I think people are pretty lucky today, that there is a high probability that their hardware will be supported out of the box with Linux. It never used to be that way. You just bought Linux compatible hardware, just like people bought Windows compatible hardware and Mac compatible hardware. If it wasn’t for the BSOD situation in Windows caused by crappy Windows drivers that forced Microsoft to develop and enforce WHQL certification. OEM manufacturers wouldn’t have all unified around the same IP’s for the components in their machines. This allowed the IP vendor to do the Windows and Linux driver support. With out that, all these Windows users would be stuck with Windows10.
So how about a these “tech wizards” take a bite of humble pie, learn the Linux way of doing things and go to their local LUG and get help, so it is “that easy”. So they spend 20 minutes getting setup and learning the ropes instead of assuming they know everything and expecting everything to be done the Windows way. That’s what we did, twenty and thirty years ago.
I might be there with you. Going to try avoiding the distros that attract the mental-illness crowd first. Maybe I have to go back to Slackware.
lol, 25+ years for me. Fortunately it looks like I just have to avoid certain distros. Hopefully mental-illness will go out of vogue soon, so we can move past all this garbage and get back to computing.
Day 1 title on Linux. Give it a go.
I have a good inverse example. I started a new job as a government contractor. The machine I get is Windows. I need docker-desktop. I have a basic user account. They install docker-desktop. But it doesn’t work for me because I don’t have permissions. I tell them, hey docker says I don’t have the right permissions. They say, oh you have to apply for an elevated Developer account. Which I wont get because I’m a contractor. This is what you are asking about. The Windows way is just to increase the user’s permissions over the entire system. Which is utter bullshit coming from Linux. Anyways, I know the person helping me is just ignorant. And all they did was, next next next accept. But if you look at docker install instructions, for Linux and Windows, they create a docker user group and you just add your account to it. Super easy, and it’s one line in the terminal if you are on Windows or Linux. Windows admins just assume power user for everybody. No concept of localized security. Anyways, round and round with the back and forth, he finally adds me to the docker user group. And it worked, and I didn’t need to have elevated security or apply for a Developer account, wait two weeks doing nothing on the tax payer dime to only get denied.
The goal posts keep moving. I remember when it was the Year of Linux. Linux dominates every market except Desktop and Console. The Year of “Desktop” Linux is what we’ve shifted too. The only thing that’s kept Windows the dominant OS on Desktop is vendor lockin. Windows isn’t even the dominant OS on Azure. How pathetic. Without vendor lockin, Linux would have seen all kinds of money for engineering efforts from PC manufacturers for Desktop.
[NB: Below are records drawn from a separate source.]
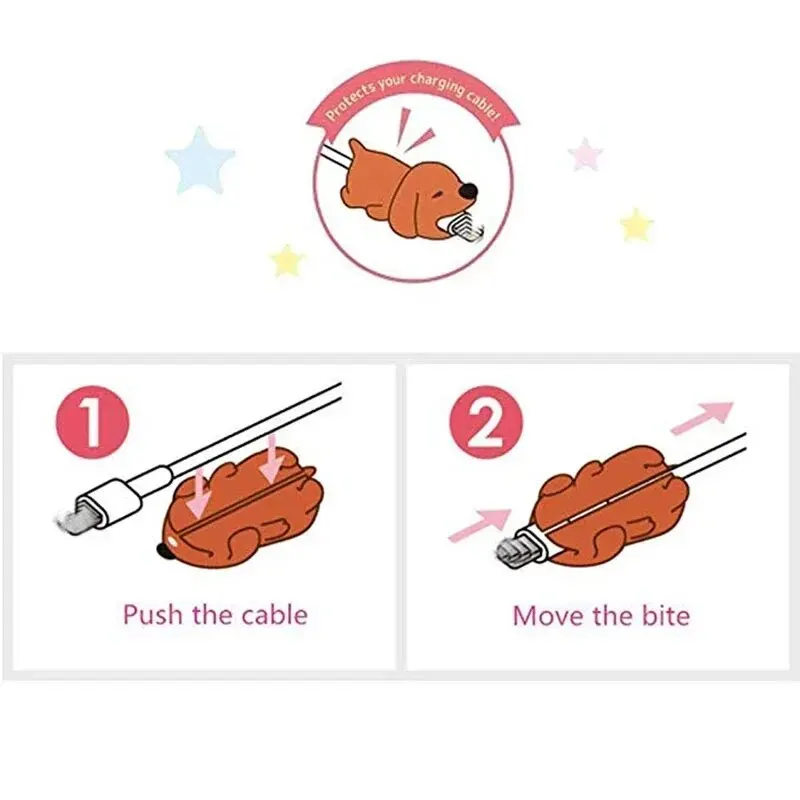 Protects your charging cable!

1

Push the cable

2

Move the bite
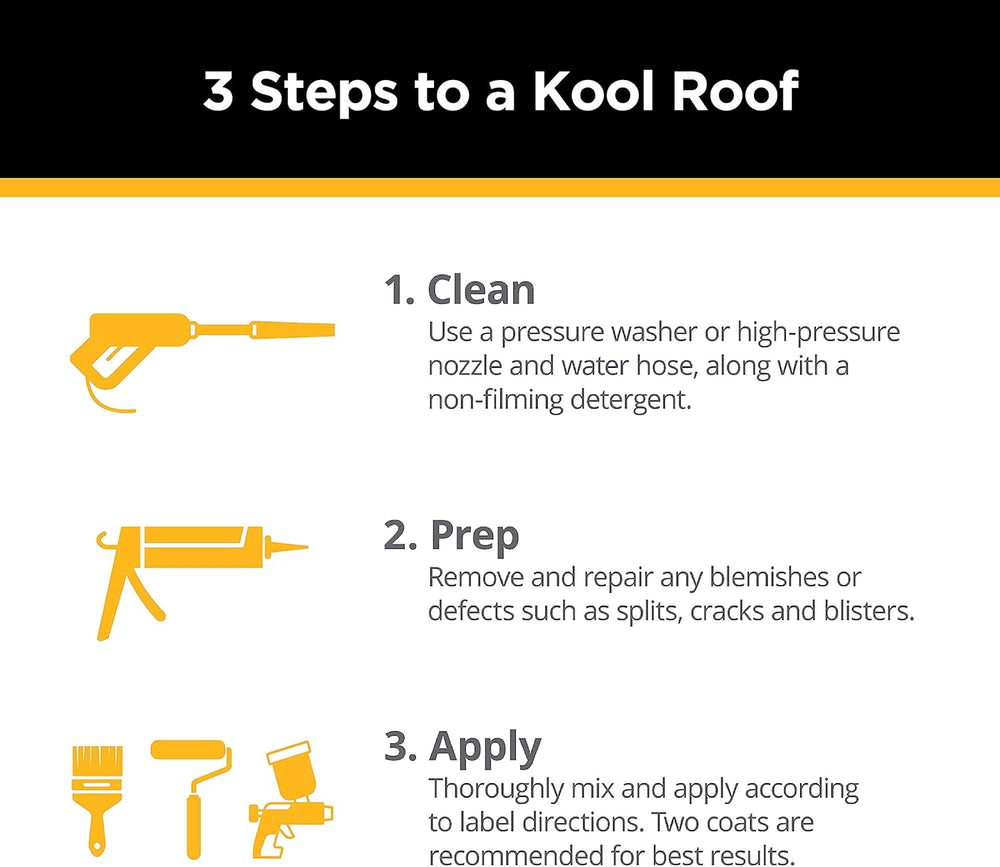 3 Steps to a Kool Roof

1. Clean
Use a pressure washer or high-pressure nozzle and water hose, along with a non-filming detergent.

2. Prep
Remove and repair any blemishes or defects such as splits, cracks and blisters.

3. Apply
Thoroughly mix and apply according to label directions. Two coats are recommended for best results.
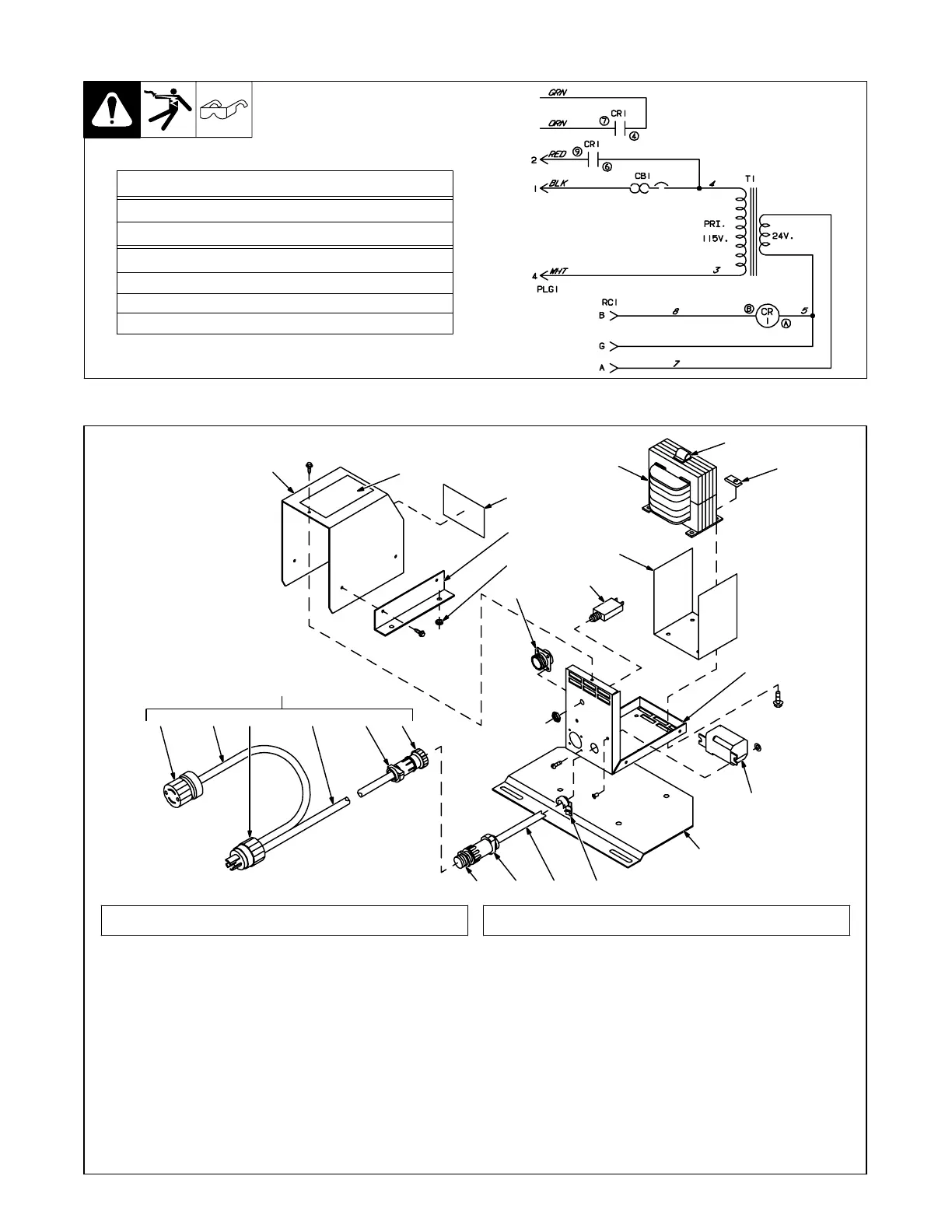 GRN

ORN ⑦ CR1 ④

2 RED ⑨ CR1 ⑥

1 BLK CB1 4 T1

PRI. 115V. 24V.

4 WHT 3

PLG1

RC1

B 8 Ⓑ CR 1 Ⓐ 5

G

A 7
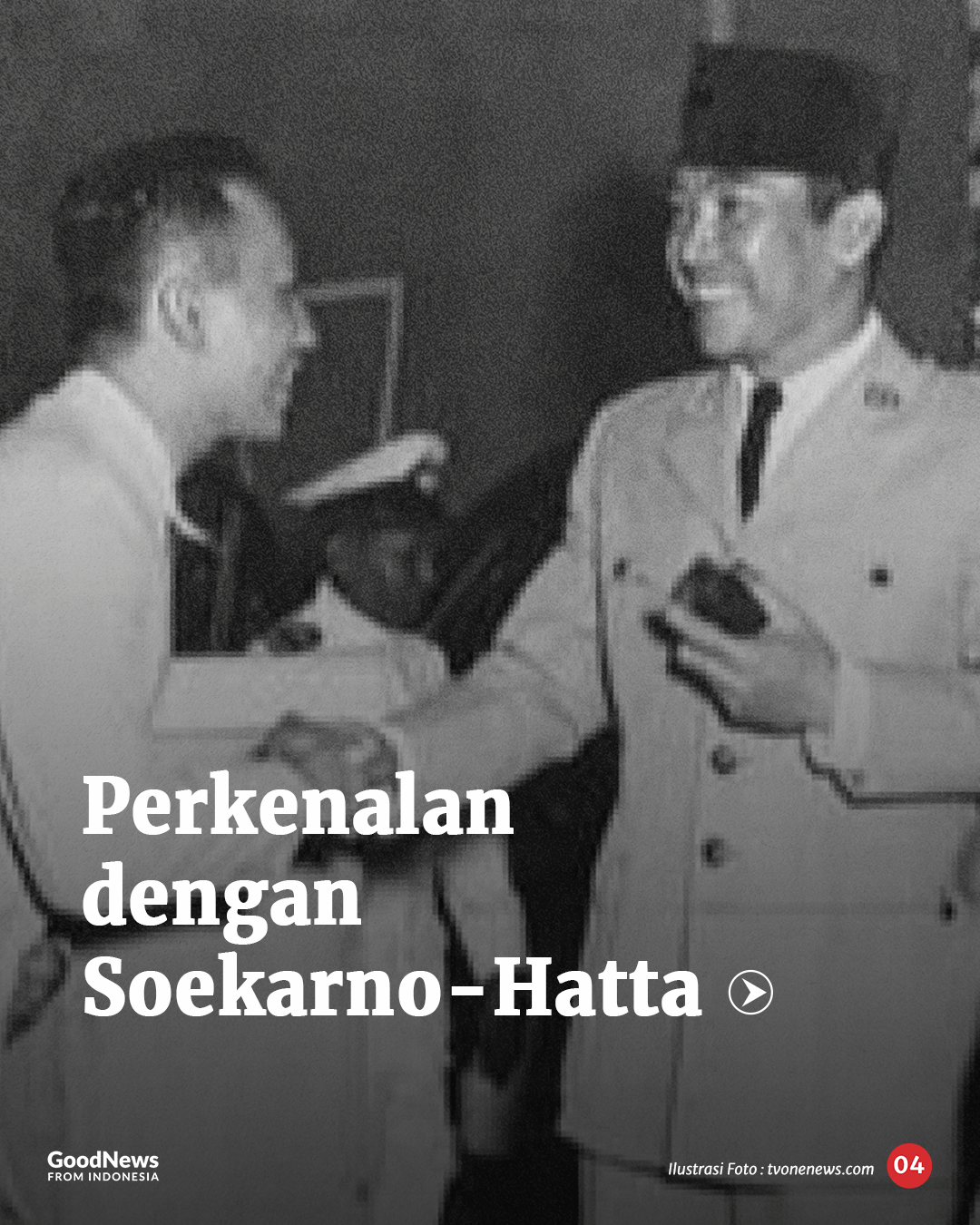 Perkenalan dengan Soekarno-Hatta

GoodNews FROM INDONESIA

Ilustrasi Foto : tvonenews.com

04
Sad part is, so many people actually think they chose Windows.
“You can have any color car you want, as long as it’s green.” - Comrade Car Salesman
Nonsense. It has always been listed on the box if there is support. Same as all the other OSes. How many times have you bought random used Windows hardware to see if you could install MacOS on it? Nobody buys random Mac hardware to see if they can install Windows on it. There were Hackintosh’s but when some didn’t work out, nobody blamed MacOS. Back when Windows ran poorly on Intel Macs because of poor support, Nobody blamed Windows. It’s a double standard.